Critical because credential-based scraping of ToS-restricted platforms exposes the company to CFAA liability, GDPR Art. 6 unlawful-processing findings, and platform-level account termination affecting all legitimate API access.
Remove all stored session cookies, login credentials, and authentication flows targeting scraping-prohibited platforms. Replace with official API integrations where available.
// Remove this pattern entirely from the codebase:
// const cookies = JSON.parse(fs.readFileSync('config/linkedin-cookies.json', 'utf8'))
// await page.setCookie(...cookies)
// Use the official API instead:
import { LinkedInAPI } from '@linkedin/api-client'
const client = new LinkedInAPI({ apiKey: process.env.LINKEDIN_API_KEY })
const results = await client.search({ keywords: query })
For platforms with no official API, restrict scraping to unauthenticated public pages that are not excluded by robots.txt. Document the legal basis in a data processing register before any scraping begins. Consult legal counsel on each platform's ToS before implementation.
ID: data-sourcing-provenance.legal-sourcing.no-login-wall-scraping
Severity: critical
What to look for: Enumerate all scraping modules and for each, check for authentication to third-party services. Count every instance of stored credentials, session cookies, or login flows for external platforms (LinkedIn, Facebook, Twitter, etc.). Look for code that logs in to external services before scraping, or use of browser automation to navigate past login screens on platforms that prohibit scraping in their Terms of Service. Distinguish between services that explicitly allow API access (e.g., using an official API key with their blessing) versus authentication that simulates a user session on a platform that prohibits scraping. Simulating user sessions on platforms with no-scraping ToS does not count as pass.
Pass criteria: Scrapers do not authenticate as users on platforms that prohibit scraping in their ToS. 0 instances of stored credentials or session cookies for scraping-prohibited platforms are found. Any authenticated data access uses the platform's official API with proper authorization (not credential simulation).
Fail criteria: The codebase contains at least 1 credential, session cookie, or login flow that authenticates to external platforms for the purpose of scraping content beyond what the platform's ToS permits.
Skip (N/A) when: The system performs no web scraping, or all scraping targets are public pages with no authentication involved.
Detail on fail: Name the file and platform. Example: "src/scrapers/linkedin.ts stores LinkedIn session cookies and navigates authenticated search pages" or "Playwright script logs in to Facebook and scrapes group members".

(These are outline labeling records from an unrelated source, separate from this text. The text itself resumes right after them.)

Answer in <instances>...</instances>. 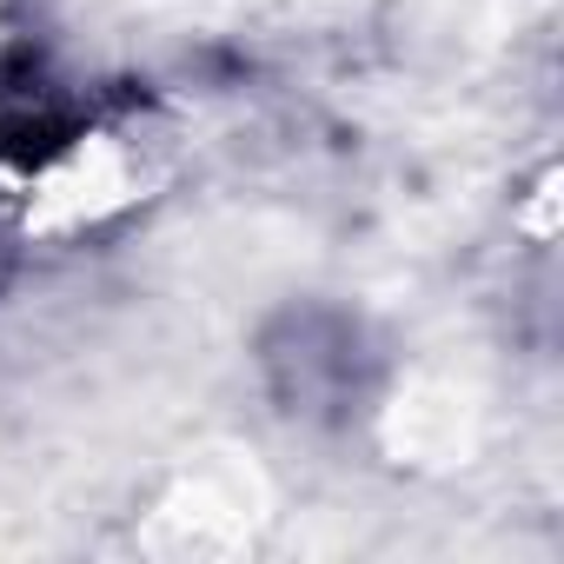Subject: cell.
<instances>
[{
  "instance_id": "6da1fadb",
  "label": "cell",
  "mask_w": 564,
  "mask_h": 564,
  "mask_svg": "<svg viewBox=\"0 0 564 564\" xmlns=\"http://www.w3.org/2000/svg\"><path fill=\"white\" fill-rule=\"evenodd\" d=\"M259 366L272 399L306 425H346L379 379L366 326L339 306H286L259 339Z\"/></svg>"
}]
</instances>
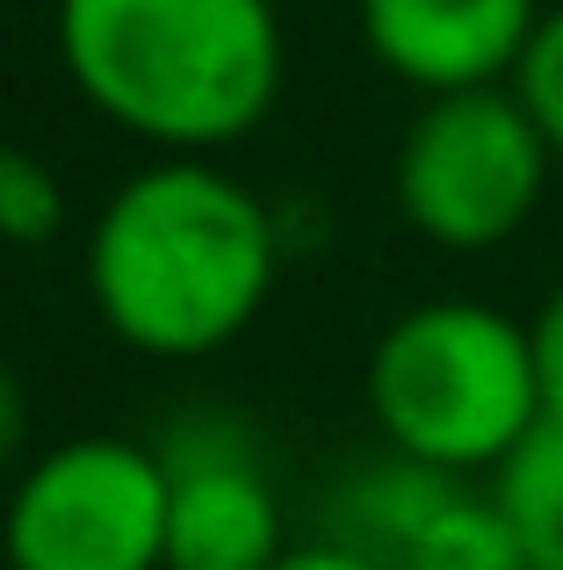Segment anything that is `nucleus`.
<instances>
[{
	"label": "nucleus",
	"instance_id": "39448f33",
	"mask_svg": "<svg viewBox=\"0 0 563 570\" xmlns=\"http://www.w3.org/2000/svg\"><path fill=\"white\" fill-rule=\"evenodd\" d=\"M8 570H167V470L159 448L87 433L37 455L0 513Z\"/></svg>",
	"mask_w": 563,
	"mask_h": 570
},
{
	"label": "nucleus",
	"instance_id": "ddd939ff",
	"mask_svg": "<svg viewBox=\"0 0 563 570\" xmlns=\"http://www.w3.org/2000/svg\"><path fill=\"white\" fill-rule=\"evenodd\" d=\"M268 570H376V563L347 542H304V549H282Z\"/></svg>",
	"mask_w": 563,
	"mask_h": 570
},
{
	"label": "nucleus",
	"instance_id": "6e6552de",
	"mask_svg": "<svg viewBox=\"0 0 563 570\" xmlns=\"http://www.w3.org/2000/svg\"><path fill=\"white\" fill-rule=\"evenodd\" d=\"M362 43L391 80L434 95L506 87L535 43V0H354Z\"/></svg>",
	"mask_w": 563,
	"mask_h": 570
},
{
	"label": "nucleus",
	"instance_id": "7ed1b4c3",
	"mask_svg": "<svg viewBox=\"0 0 563 570\" xmlns=\"http://www.w3.org/2000/svg\"><path fill=\"white\" fill-rule=\"evenodd\" d=\"M368 412L391 455L426 470H498L542 426L527 325L492 304H419L368 354Z\"/></svg>",
	"mask_w": 563,
	"mask_h": 570
},
{
	"label": "nucleus",
	"instance_id": "9d476101",
	"mask_svg": "<svg viewBox=\"0 0 563 570\" xmlns=\"http://www.w3.org/2000/svg\"><path fill=\"white\" fill-rule=\"evenodd\" d=\"M66 232L58 167L29 145H0V246H51Z\"/></svg>",
	"mask_w": 563,
	"mask_h": 570
},
{
	"label": "nucleus",
	"instance_id": "1a4fd4ad",
	"mask_svg": "<svg viewBox=\"0 0 563 570\" xmlns=\"http://www.w3.org/2000/svg\"><path fill=\"white\" fill-rule=\"evenodd\" d=\"M492 499L506 513L527 570H563V419H542L492 470Z\"/></svg>",
	"mask_w": 563,
	"mask_h": 570
},
{
	"label": "nucleus",
	"instance_id": "f257e3e1",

Remediation: Replace session-based scraping with official API integrations where available. Remove stored credentials and session cookies from the codebase entirely:
// Before: session-based scraping (DO NOT USE)
// const cookies = fs.readFileSync('src/config/linkedin-cookies.json')
// page.setCookie(...cookies)
// After: use official API with proper authorization
import { LinkedInAPI } from '@linkedin/api-client'
const client = new LinkedInAPI({ apiKey: process.env.LINKEDIN_API_KEY })
const results = await client.search({ keywords: query })
For platforms without APIs, limit scraping to publicly accessible, unauthenticated pages that are not excluded by robots.txt. Consult your legal counsel on the specific platform's ToS before collecting data.